[Saved entries]

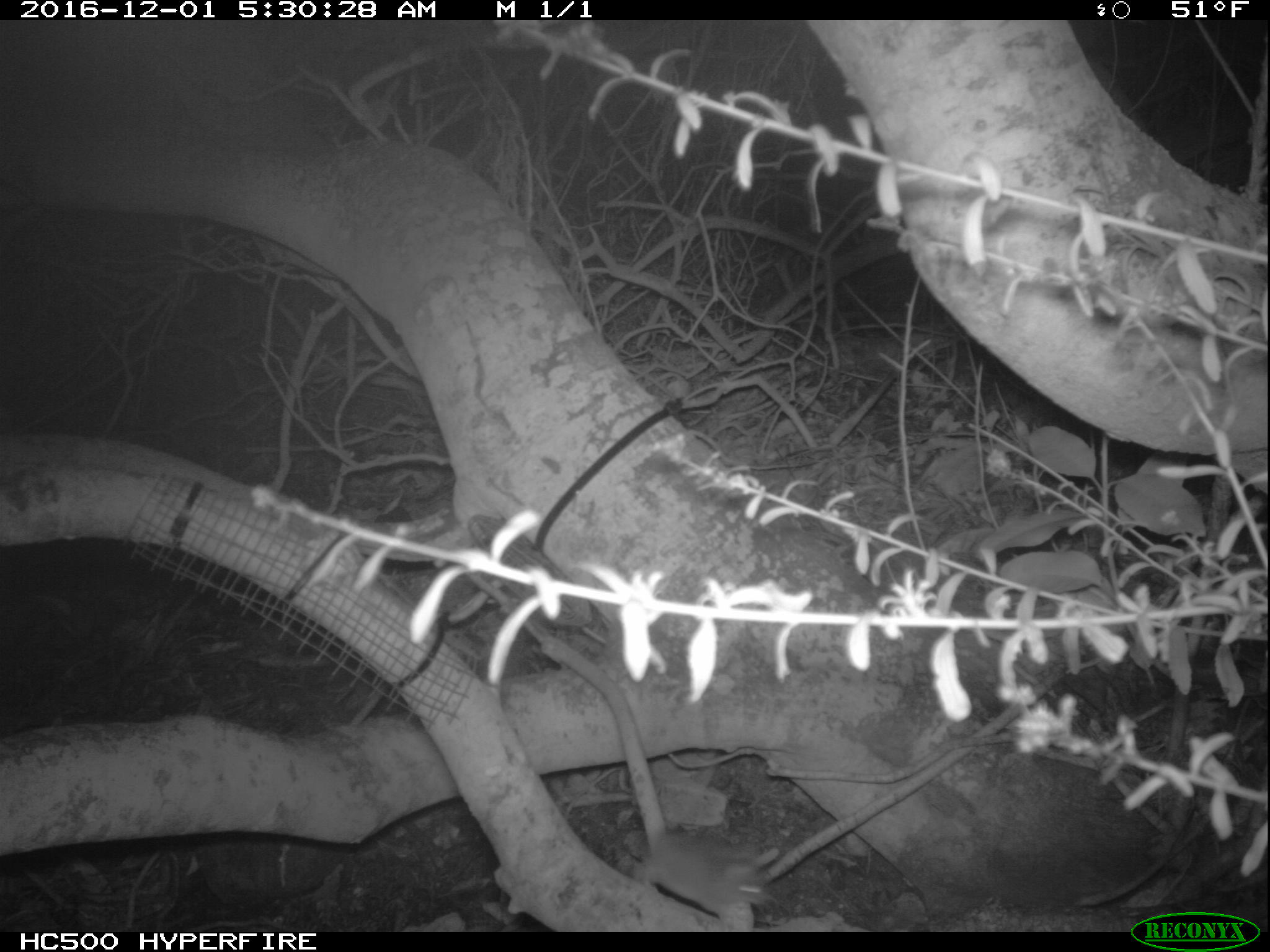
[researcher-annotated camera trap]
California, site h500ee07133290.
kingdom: Animalia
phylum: Chordata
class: Mammalia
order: Rodentia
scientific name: Rodentia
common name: rodent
Rodent (Rodentia).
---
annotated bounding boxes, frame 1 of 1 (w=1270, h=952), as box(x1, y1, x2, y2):
rodent: box(634, 832, 775, 919)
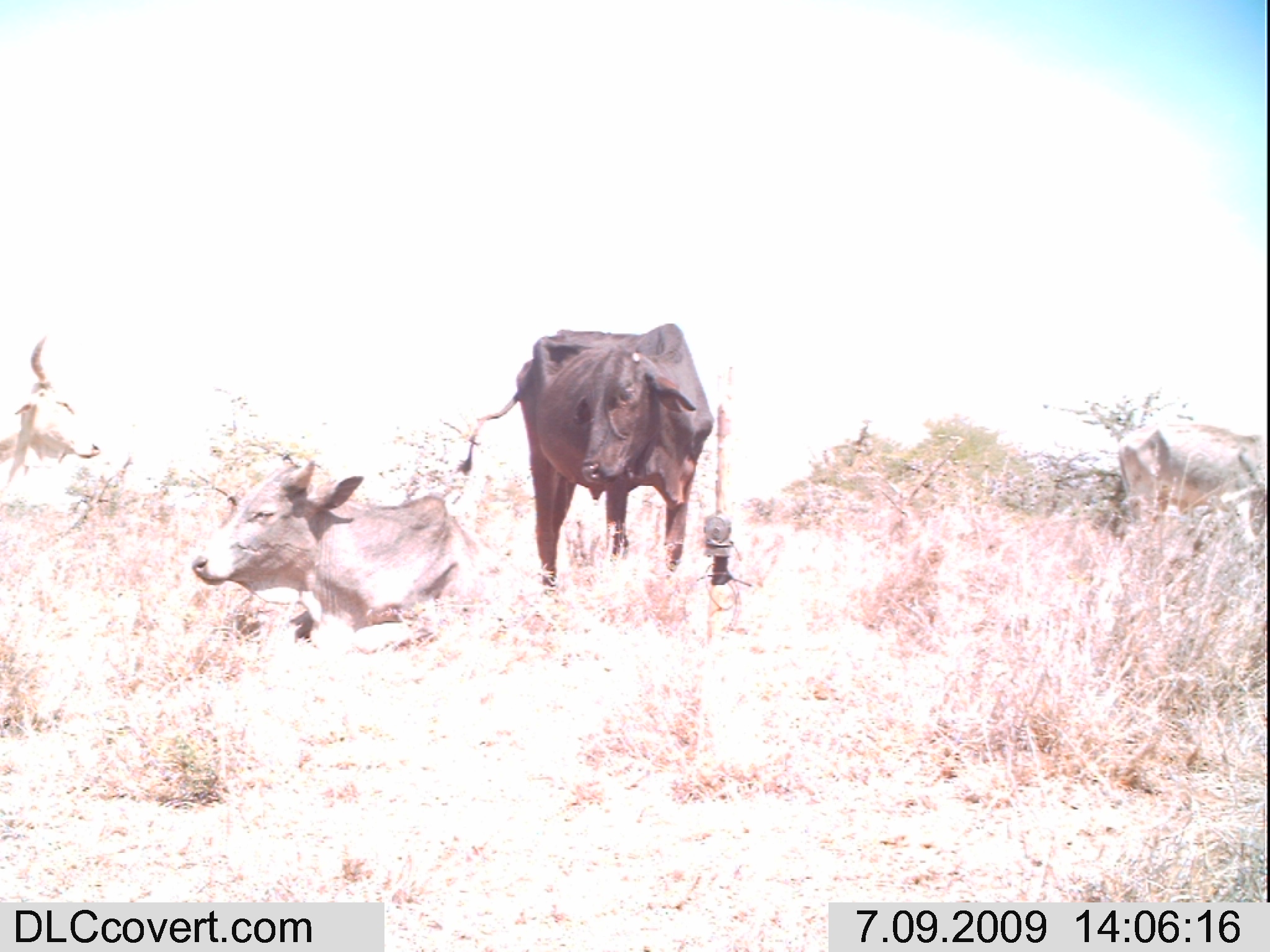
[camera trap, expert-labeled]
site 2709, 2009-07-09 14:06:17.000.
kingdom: Animalia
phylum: Chordata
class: Mammalia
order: Artiodactyla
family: Bovidae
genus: Bos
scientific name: Bos taurus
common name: domestic cattle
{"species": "Bos taurus (domestic cattle)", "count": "4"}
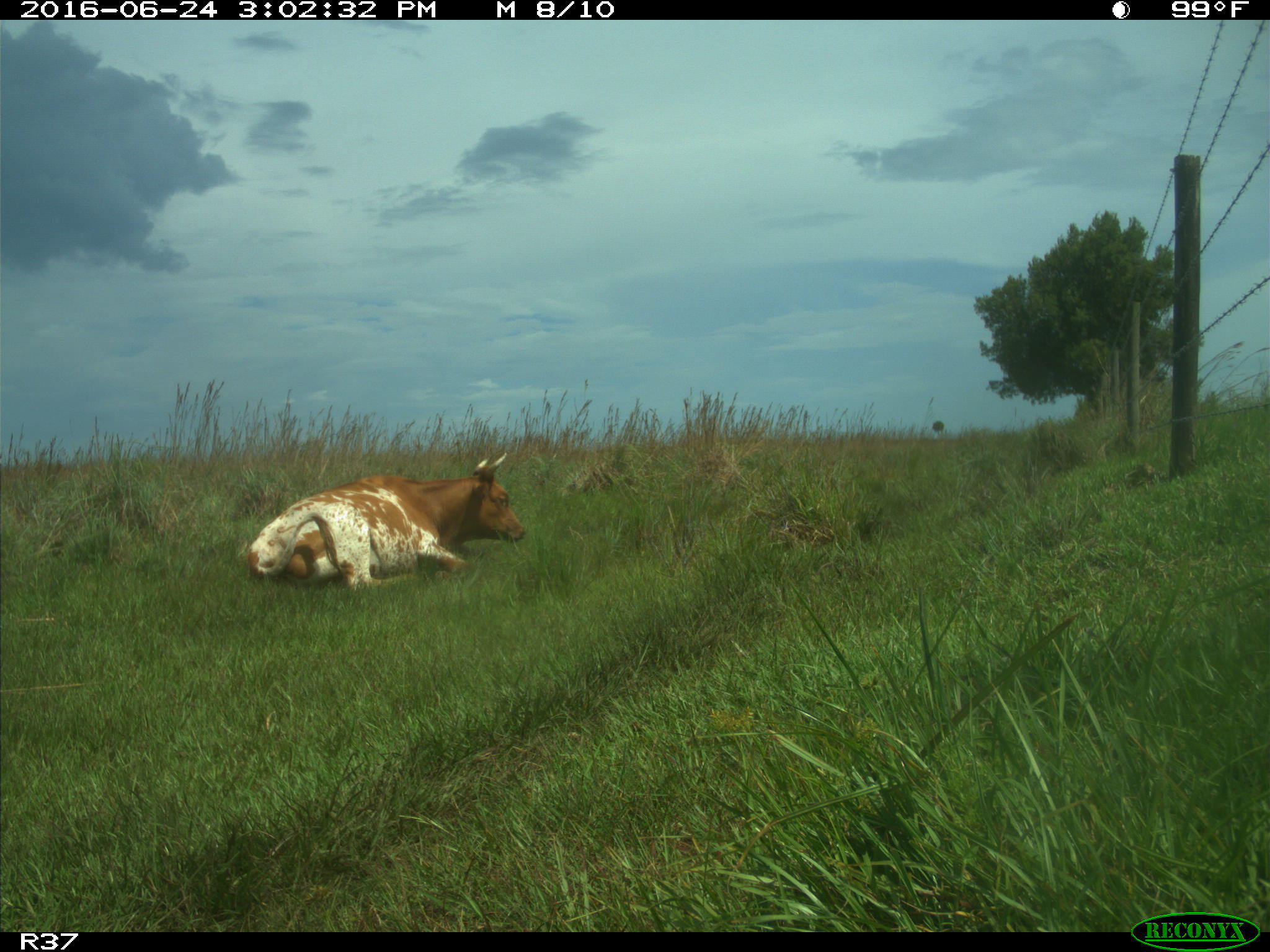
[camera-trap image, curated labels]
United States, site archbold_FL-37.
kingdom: Animalia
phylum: Chordata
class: Mammalia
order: Artiodactyla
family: Bovidae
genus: Bos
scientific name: Bos taurus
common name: domestic cow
Bos taurus (domestic cow).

What to work on: Copy the records exactly, leaving out every picture.

Task answer:
[researcher-annotated camera trap]
California, site h500ee07133290.
kingdom: Animalia
phylum: Chordata
class: Mammalia
order: Rodentia
scientific name: Rodentia
common name: rodent
Rodent (Rodentia).
---
annotated bounding boxes, frame 1 of 1 (w=1270, h=952), as box(x1, y1, x2, y2):
rodent: box(634, 832, 775, 919)
[camera trap, expert-labeled]
site 2709, 2009-07-09 14:06:17.000.
kingdom: Animalia
phylum: Chordata
class: Mammalia
order: Artiodactyla
family: Bovidae
genus: Bos
scientific name: Bos taurus
common name: domestic cattle
{"species": "Bos taurus (domestic cattle)", "count": "4"}
[camera-trap image, curated labels]
United States, site archbold_FL-37.
kingdom: Animalia
phylum: Chordata
class: Mammalia
order: Artiodactyla
family: Bovidae
genus: Bos
scientific name: Bos taurus
common name: domestic cow
Bos taurus (domestic cow).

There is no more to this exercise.